Re: Determine potential change in table size after a column dropped?

From
Holger Jakobs
Date:
Am 01.02.22 um 14:46 schrieb Jiankang Ji:
Hi All Supermen Experts,

I'm new in pgsql and have a similar problem for a timescale pgDB. A DB table is for storing raw sessions data received through IoT network from many remote machines. The data format is the same for all the machines but the sessions lasting-periods could be different from 1 minute to 1 hour and such. Each machine could be activated once a day or a few times a day randomly.

My question is:
1. How to setup a watch-dog to detect new data has been added into the DB, and 
2. How to pick-up the newly completed sessions data since last pick-up and put it into a buffer table dedicated to new data for further ETL processing?

If you have some scripts in pgSQL, Python or C, it will be greatly appreciated!

Thank you.

Best regards, Ji



In order to get notified should new rows arrive (or current ones updated or deleted), you can install a trigger which fires a NOTIFY command on a name (channel).

All other sessions which have issued a LISTEN on the same name (channel) will receive a notification.

Unfortunately, not all languages and drivers support this.

Recently, I updated the code for pg_listen in the script language Tcl.

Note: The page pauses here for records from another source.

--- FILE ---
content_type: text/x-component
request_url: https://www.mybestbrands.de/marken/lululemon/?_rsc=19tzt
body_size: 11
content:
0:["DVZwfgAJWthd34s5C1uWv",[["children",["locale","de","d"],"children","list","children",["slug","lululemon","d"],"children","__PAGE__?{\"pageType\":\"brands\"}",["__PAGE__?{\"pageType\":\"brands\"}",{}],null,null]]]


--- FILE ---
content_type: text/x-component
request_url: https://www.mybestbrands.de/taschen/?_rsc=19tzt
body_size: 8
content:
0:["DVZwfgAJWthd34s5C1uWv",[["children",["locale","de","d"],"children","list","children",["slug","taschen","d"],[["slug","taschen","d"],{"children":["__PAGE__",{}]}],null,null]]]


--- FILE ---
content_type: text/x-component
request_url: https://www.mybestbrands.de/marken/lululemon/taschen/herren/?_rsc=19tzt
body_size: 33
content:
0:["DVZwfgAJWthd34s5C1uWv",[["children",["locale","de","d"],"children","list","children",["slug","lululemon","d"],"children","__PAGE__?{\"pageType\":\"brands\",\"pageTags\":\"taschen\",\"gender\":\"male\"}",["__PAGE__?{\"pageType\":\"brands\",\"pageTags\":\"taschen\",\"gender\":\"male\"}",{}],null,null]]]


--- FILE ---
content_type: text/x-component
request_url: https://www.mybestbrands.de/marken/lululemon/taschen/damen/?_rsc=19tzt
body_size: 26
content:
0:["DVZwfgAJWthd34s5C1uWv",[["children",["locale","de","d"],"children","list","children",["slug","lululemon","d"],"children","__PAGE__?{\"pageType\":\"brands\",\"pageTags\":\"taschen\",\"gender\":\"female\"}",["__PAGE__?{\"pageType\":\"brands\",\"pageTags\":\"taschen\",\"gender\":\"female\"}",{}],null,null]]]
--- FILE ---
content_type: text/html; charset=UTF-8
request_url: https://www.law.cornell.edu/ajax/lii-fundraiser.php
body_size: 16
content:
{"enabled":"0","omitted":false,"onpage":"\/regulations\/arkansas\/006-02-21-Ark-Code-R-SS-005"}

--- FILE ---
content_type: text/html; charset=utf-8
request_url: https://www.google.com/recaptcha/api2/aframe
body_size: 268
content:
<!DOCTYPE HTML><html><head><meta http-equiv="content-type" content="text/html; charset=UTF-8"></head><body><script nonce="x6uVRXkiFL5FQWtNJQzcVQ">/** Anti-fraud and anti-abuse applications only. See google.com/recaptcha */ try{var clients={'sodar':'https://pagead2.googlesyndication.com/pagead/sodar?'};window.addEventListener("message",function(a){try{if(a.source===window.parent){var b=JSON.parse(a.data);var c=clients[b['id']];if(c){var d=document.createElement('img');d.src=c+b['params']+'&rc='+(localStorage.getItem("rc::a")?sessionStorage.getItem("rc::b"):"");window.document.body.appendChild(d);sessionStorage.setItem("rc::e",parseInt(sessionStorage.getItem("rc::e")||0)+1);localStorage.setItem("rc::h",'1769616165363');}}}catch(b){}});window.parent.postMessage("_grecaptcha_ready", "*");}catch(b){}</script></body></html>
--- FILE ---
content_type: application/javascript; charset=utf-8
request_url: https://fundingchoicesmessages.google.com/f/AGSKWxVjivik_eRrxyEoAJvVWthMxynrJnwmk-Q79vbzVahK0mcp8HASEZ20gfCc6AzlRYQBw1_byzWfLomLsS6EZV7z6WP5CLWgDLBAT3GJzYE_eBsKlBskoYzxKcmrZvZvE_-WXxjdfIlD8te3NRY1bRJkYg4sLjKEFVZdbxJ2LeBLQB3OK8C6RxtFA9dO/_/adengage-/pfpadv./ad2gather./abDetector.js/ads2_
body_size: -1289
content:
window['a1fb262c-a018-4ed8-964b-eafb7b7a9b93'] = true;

It's committed, but no new version released yet.


-- 
Holger Jakobs, Bergisch Gladbach, Tel. +49-178-9759012
Attachment

Re: Determine potential change in table size after a column dropped?

From
Jiankang Ji
Date:
Hi Holger Jakobs,

Thank you so much for your quick reply and instruction. I will try later.

Have a nice day.

Br, Ji

On Tue, 1 Feb 2022 at 14:49, Holger Jakobs <holger@jakobs.com> wrote:
Am 01.02.22 um 14:46 schrieb Jiankang Ji:
Hi All Supermen Experts,

I'm new in pgsql and have a similar problem for a timescale pgDB. A DB table is for storing raw sessions data received through IoT network from many remote machines. The data format is the same for all the machines but the sessions lasting-periods could be different from 1 minute to 1 hour and such. Each machine could be activated once a day or a few times a day randomly.

My question is:
1. How to setup a watch-dog to detect new data has been added into the DB, and 
2. How to pick-up the newly completed sessions data since last pick-up and put it into a buffer table dedicated to new data for further ETL processing?

If you have some scripts in pgSQL, Python or C, it will be greatly appreciated!

Thank you.

Best regards, Ji



In order to get notified should new rows arrive (or current ones updated or deleted), you can install a trigger which fires a NOTIFY command on a name (channel).

All other sessions which have issued a LISTEN on the same name (channel) will receive a notification.

Unfortunately, not all languages and drivers support this.

Recently, I updated the code for pg_listen in the script language Tcl. It's committed, but no new version released yet.


-- 
Holger Jakobs, Bergisch Gladbach, Tel. +49-178-9759012

Re: Determine potential change in table size after a column dropped?

From
Holger Jakobs
Date:
Am 01.02.22 um 14:46 schrieb Jiankang Ji:
Hi All Supermen Experts,

I'm new in pgsql and have a similar problem for a timescale pgDB. A DB table is for storing raw sessions data received through IoT network from many remote machines. The data format is the same for all the machines but the sessions lasting-periods could be different from 1 minute to 1 hour and such. Each machine could be activated once a day or a few times a day randomly.

My question is:
1. How to setup a watch-dog to detect new data has been added into the DB, and 
2. How to pick-up the newly completed sessions data since last pick-up and put it into a buffer table dedicated to new data for further ETL processing?

If you have some scripts in pgSQL, Python or C, it will be greatly appreciated!

Thank you.

Best regards, Ji



In order to get notified should new rows arrive (or current ones updated or deleted), you can install a trigger which fires a NOTIFY command on a name (channel).

All other sessions which have issued a LISTEN on the same name (channel) will receive a notification.

Unfortunately, not all languages and drivers support this.

Recently, I updated the code for pg_listen in the script language Tcl. It's committed, but no new version released yet.